# [Exercise material]
<<<<

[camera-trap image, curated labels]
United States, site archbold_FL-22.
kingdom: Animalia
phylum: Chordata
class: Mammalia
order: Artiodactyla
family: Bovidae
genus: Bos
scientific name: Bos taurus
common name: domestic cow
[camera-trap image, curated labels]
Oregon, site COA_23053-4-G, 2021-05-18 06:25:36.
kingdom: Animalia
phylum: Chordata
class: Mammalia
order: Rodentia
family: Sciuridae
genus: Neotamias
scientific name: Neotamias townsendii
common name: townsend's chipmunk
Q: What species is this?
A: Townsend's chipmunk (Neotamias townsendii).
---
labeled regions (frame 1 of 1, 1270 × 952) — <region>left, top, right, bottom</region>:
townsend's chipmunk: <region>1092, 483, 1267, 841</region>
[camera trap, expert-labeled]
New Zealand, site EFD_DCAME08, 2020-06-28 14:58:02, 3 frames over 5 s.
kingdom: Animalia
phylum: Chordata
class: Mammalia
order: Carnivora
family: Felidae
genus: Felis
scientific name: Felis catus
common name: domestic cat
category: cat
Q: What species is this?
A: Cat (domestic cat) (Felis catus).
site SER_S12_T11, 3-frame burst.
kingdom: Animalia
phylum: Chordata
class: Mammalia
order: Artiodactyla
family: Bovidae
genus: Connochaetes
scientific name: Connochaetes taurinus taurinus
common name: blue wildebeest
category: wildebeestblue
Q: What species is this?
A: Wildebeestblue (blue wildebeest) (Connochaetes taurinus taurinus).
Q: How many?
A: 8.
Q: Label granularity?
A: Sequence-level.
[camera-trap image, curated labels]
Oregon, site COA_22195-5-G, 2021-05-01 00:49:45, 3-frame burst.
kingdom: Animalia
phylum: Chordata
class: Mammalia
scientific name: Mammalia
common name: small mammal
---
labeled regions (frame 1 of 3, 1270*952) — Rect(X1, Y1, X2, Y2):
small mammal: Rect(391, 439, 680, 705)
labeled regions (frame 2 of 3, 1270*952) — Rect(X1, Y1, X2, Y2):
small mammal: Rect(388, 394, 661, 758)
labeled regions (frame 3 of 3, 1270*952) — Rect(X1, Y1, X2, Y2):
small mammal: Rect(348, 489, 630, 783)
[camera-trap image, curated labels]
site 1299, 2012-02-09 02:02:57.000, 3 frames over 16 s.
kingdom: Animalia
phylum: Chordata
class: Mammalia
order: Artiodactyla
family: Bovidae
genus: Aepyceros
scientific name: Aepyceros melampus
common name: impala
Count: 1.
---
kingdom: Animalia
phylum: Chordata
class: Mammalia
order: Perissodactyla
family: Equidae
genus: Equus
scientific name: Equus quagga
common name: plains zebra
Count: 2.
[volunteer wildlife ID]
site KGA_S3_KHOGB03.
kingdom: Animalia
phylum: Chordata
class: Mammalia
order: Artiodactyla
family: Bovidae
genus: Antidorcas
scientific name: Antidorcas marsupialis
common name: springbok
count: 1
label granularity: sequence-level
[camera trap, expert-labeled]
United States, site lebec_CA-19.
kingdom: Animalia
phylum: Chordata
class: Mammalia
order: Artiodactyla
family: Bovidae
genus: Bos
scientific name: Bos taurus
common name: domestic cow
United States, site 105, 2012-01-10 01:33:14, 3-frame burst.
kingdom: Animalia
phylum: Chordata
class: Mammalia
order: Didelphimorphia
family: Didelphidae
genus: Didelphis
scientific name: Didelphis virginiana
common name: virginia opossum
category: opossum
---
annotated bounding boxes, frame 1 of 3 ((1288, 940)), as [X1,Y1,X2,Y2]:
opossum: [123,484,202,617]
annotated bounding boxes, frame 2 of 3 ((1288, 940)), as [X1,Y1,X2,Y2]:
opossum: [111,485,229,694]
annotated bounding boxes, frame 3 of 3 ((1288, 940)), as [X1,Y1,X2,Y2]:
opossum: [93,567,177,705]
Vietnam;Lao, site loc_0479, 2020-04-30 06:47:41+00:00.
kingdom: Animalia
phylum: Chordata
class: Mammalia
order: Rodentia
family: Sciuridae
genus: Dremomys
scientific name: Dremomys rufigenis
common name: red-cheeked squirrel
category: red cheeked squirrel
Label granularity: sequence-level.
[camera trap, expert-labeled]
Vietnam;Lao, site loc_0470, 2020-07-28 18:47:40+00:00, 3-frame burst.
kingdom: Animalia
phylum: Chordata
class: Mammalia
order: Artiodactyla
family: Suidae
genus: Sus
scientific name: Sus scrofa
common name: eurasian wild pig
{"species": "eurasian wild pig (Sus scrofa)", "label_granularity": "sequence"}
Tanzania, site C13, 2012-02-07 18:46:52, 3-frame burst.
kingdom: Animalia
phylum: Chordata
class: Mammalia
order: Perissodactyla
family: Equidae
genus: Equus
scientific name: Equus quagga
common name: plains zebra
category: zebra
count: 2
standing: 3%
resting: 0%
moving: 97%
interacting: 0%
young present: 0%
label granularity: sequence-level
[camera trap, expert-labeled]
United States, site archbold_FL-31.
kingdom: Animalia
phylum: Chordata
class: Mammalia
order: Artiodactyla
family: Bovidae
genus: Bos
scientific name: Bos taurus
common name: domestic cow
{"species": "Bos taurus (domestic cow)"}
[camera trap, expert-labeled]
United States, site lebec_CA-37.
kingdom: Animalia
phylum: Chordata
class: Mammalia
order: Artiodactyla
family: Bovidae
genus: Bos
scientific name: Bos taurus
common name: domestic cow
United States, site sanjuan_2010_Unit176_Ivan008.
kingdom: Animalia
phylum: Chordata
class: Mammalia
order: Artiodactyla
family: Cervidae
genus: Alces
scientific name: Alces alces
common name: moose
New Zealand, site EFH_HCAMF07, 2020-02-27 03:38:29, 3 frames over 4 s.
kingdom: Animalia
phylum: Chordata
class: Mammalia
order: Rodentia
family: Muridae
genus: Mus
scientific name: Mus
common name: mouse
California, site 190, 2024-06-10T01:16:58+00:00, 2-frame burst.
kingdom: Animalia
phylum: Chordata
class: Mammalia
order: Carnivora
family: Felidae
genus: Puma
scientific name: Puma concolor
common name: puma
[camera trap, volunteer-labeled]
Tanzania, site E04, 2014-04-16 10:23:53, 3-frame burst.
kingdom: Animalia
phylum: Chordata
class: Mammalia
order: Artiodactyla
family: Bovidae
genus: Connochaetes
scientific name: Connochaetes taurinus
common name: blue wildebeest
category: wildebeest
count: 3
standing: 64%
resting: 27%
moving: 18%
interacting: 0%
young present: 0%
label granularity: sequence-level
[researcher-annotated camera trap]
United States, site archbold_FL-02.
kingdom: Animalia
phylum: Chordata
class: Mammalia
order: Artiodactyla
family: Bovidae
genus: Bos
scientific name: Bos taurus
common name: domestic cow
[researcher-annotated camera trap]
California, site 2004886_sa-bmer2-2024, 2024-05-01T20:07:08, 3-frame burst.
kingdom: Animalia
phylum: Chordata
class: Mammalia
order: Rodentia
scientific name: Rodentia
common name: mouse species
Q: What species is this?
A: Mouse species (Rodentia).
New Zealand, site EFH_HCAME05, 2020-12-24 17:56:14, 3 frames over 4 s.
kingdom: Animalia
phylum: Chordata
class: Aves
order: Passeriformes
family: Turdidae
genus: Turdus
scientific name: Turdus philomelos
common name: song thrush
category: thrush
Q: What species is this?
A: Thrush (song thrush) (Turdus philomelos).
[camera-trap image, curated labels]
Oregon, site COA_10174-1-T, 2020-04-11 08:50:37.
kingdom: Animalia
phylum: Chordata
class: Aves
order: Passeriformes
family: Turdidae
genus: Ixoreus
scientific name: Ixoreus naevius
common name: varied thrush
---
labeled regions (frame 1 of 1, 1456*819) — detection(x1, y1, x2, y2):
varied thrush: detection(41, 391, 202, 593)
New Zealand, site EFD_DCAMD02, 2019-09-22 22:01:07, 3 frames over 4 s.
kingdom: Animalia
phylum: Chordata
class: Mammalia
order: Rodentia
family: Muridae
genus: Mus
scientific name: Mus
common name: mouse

>>>>

# [Prompt]
Given the records above, restate word for word only the lines starting at the one with "resting: 0%" and ending at the one with "[camera trap, volunteer-labeled]".

# [Solution to this exercise]
resting: 0%
moving: 97%
interacting: 0%
young present: 0%
label granularity: sequence-level
[camera trap, expert-labeled]
United States, site archbold_FL-31.
kingdom: Animalia
phylum: Chordata
class: Mammalia
order: Artiodactyla
family: Bovidae
genus: Bos
scientific name: Bos taurus
common name: domestic cow
{"species": "Bos taurus (domestic cow)"}
[camera trap, expert-labeled]
United States, site lebec_CA-37.
kingdom: Animalia
phylum: Chordata
class: Mammalia
order: Artiodactyla
family: Bovidae
genus: Bos
scientific name: Bos taurus
common name: domestic cow
United States, site sanjuan_2010_Unit176_Ivan008.
kingdom: Animalia
phylum: Chordata
class: Mammalia
order: Artiodactyla
family: Cervidae
genus: Alces
scientific name: Alces alces
common name: moose
New Zealand, site EFH_HCAMF07, 2020-02-27 03:38:29, 3 frames over 4 s.
kingdom: Animalia
phylum: Chordata
class: Mammalia
order: Rodentia
family: Muridae
genus: Mus
scientific name: Mus
common name: mouse
California, site 190, 2024-06-10T01:16:58+00:00, 2-frame burst.
kingdom: Animalia
phylum: Chordata
class: Mammalia
order: Carnivora
family: Felidae
genus: Puma
scientific name: Puma concolor
common name: puma
[camera trap, volunteer-labeled]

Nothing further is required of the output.